» Problem details: Write out each of the rows below exactly as it appears, including every answer line, and omit the pictures.

------ Data entries

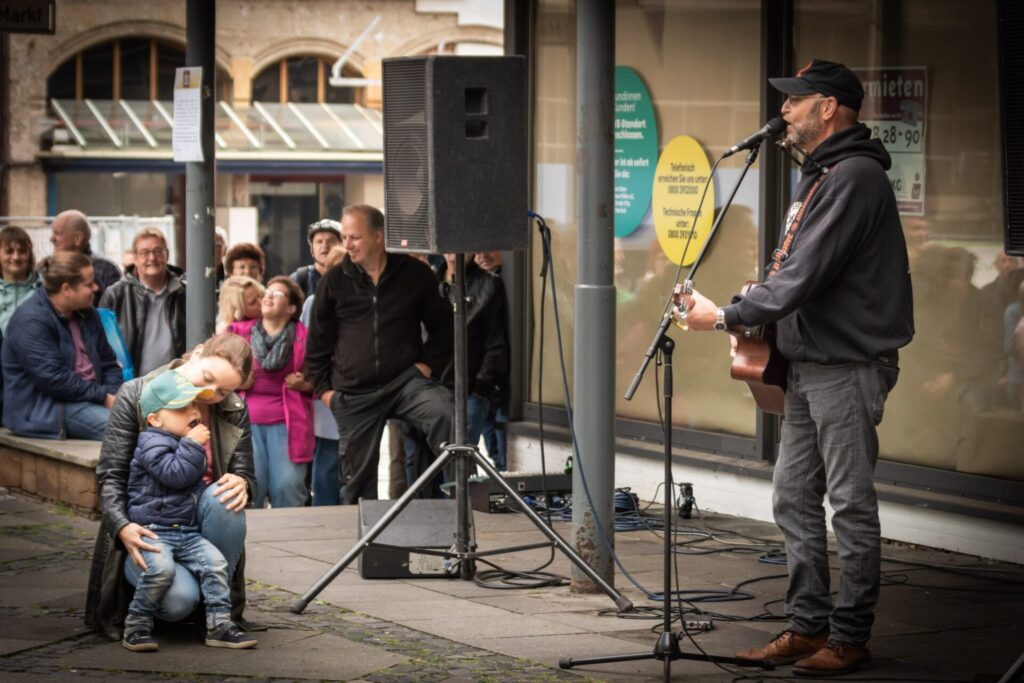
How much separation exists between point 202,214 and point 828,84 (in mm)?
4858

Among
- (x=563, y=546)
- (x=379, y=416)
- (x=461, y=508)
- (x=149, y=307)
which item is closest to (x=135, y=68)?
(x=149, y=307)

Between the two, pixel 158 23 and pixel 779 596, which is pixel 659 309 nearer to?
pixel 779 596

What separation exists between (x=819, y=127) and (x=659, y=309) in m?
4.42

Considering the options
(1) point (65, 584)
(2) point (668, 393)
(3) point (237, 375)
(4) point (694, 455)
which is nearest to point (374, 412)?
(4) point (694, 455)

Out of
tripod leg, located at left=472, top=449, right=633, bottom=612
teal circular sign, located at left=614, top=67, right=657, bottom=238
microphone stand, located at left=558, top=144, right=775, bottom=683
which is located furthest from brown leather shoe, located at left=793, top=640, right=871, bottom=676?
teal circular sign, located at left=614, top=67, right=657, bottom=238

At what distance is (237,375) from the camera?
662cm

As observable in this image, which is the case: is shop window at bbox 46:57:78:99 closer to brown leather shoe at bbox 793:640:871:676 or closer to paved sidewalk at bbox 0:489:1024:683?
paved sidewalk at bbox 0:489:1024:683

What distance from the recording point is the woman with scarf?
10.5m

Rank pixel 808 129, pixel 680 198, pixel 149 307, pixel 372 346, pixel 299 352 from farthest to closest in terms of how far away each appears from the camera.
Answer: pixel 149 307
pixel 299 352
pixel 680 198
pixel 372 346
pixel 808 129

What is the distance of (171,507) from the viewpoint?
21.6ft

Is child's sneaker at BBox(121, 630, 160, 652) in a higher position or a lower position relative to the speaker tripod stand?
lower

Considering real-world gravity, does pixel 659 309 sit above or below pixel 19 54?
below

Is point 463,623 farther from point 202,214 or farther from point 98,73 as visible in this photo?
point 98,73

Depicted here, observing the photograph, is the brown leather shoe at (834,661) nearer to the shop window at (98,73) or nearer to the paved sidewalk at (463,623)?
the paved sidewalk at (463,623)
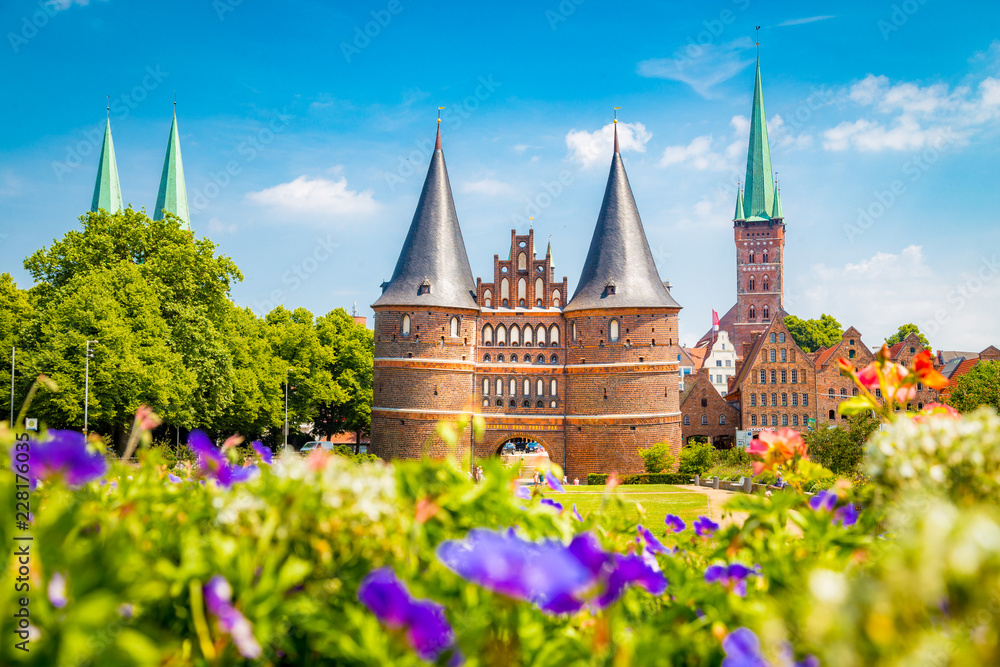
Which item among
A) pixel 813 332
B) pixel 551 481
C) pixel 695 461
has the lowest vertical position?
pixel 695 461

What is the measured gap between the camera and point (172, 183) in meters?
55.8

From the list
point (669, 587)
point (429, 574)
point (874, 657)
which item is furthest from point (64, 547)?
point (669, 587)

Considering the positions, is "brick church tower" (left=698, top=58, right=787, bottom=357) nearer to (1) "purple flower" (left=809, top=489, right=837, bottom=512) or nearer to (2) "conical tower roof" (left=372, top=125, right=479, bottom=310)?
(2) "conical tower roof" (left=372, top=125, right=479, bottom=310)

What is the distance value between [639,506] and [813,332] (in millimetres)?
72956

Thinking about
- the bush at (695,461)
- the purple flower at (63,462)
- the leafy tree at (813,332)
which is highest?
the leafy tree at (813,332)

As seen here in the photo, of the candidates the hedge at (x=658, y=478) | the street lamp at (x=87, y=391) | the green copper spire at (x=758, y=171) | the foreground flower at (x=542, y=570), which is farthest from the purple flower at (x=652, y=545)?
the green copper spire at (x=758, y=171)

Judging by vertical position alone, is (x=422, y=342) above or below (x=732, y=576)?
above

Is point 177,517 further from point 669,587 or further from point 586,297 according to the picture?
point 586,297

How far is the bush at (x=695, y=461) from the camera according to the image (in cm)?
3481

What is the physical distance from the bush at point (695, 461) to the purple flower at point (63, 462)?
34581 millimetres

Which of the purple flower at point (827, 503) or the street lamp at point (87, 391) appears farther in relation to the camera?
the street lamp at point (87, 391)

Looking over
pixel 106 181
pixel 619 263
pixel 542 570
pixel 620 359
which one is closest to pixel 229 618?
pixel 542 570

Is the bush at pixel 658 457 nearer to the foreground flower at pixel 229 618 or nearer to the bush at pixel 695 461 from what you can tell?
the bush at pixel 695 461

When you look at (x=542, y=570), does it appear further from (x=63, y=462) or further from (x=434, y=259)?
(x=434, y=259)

------------

» Written answer:
How much separation exists between point 202,214 and point 828,84 (in mm)?
4858

Among
- (x=563, y=546)
- (x=379, y=416)
- (x=461, y=508)
- (x=149, y=307)
which item is closest to (x=135, y=68)?
(x=149, y=307)

Between the two, pixel 158 23 and pixel 779 596, which is pixel 659 309 nearer to?
pixel 779 596

What separation exists between (x=819, y=127) and (x=659, y=309) in m?
4.42

Considering the options
(1) point (65, 584)
(2) point (668, 393)
(3) point (237, 375)
(4) point (694, 455)
which is nearest to point (374, 412)?
(4) point (694, 455)

Out of
tripod leg, located at left=472, top=449, right=633, bottom=612
teal circular sign, located at left=614, top=67, right=657, bottom=238
microphone stand, located at left=558, top=144, right=775, bottom=683
which is located furthest from brown leather shoe, located at left=793, top=640, right=871, bottom=676?
teal circular sign, located at left=614, top=67, right=657, bottom=238

At what distance is (237,375) from the camera?
662cm

As observable in this image, which is the case: is shop window at bbox 46:57:78:99 closer to brown leather shoe at bbox 793:640:871:676 or closer to paved sidewalk at bbox 0:489:1024:683?
paved sidewalk at bbox 0:489:1024:683

What distance from the recording point is the woman with scarf?
10.5m

Rank pixel 808 129, pixel 680 198, pixel 149 307, pixel 372 346, pixel 299 352 from farthest to closest in terms of how far away each appears from the camera.
Answer: pixel 149 307
pixel 299 352
pixel 680 198
pixel 372 346
pixel 808 129

What is the distance of (171,507) from the viewpoint?
21.6ft

Is child's sneaker at BBox(121, 630, 160, 652) in a higher position or a lower position relative to the speaker tripod stand?
lower

Considering real-world gravity, does pixel 659 309 sit above or below pixel 19 54?
below

Is point 463,623 farther from point 202,214 or farther from point 98,73 as visible in this photo?
point 98,73

Depicted here, observing the photograph, is the brown leather shoe at (834,661) nearer to the shop window at (98,73) or nearer to the paved sidewalk at (463,623)?
the paved sidewalk at (463,623)
Which item among
A) pixel 813 332
B) pixel 551 481
C) pixel 695 461
has the lowest vertical position?
pixel 695 461

What is the measured gap between the camera and point (172, 183) in meters?
55.8

From the list
point (669, 587)
point (429, 574)
point (874, 657)
which item is furthest from point (64, 547)?
point (669, 587)

Considering the positions, is "brick church tower" (left=698, top=58, right=787, bottom=357) nearer to (1) "purple flower" (left=809, top=489, right=837, bottom=512) or nearer to (2) "conical tower roof" (left=372, top=125, right=479, bottom=310)?
(2) "conical tower roof" (left=372, top=125, right=479, bottom=310)

What is the distance value between [639,506] and [813,332] (in millimetres)?
72956

Thinking about
- the bush at (695,461)
- the purple flower at (63,462)
- the leafy tree at (813,332)
which is highest?
the leafy tree at (813,332)

As seen here in the photo, of the candidates the hedge at (x=658, y=478) | the street lamp at (x=87, y=391) | the green copper spire at (x=758, y=171) | the foreground flower at (x=542, y=570), which is farthest from the purple flower at (x=652, y=545)?
the green copper spire at (x=758, y=171)

Judging by vertical position alone, is (x=422, y=342) above or below (x=732, y=576)?
above

Is point 177,517 further from point 669,587 or further from point 586,297 according to the picture?
point 586,297

How far is the bush at (x=695, y=461) from the camera according to the image (in cm)?
3481

What is the physical distance from the bush at point (695, 461) to the purple flower at point (63, 462)?
34581 millimetres

Which of the purple flower at point (827, 503) or the street lamp at point (87, 391) appears farther in relation to the camera?
the street lamp at point (87, 391)

Looking over
pixel 106 181
pixel 619 263
pixel 542 570
pixel 620 359
which one is closest to pixel 229 618?
pixel 542 570

Is the bush at pixel 658 457 nearer to the foreground flower at pixel 229 618 or nearer to the bush at pixel 695 461 from what you can tell?
the bush at pixel 695 461

When you look at (x=542, y=570), does it appear further from (x=63, y=462) or further from (x=434, y=259)?
(x=434, y=259)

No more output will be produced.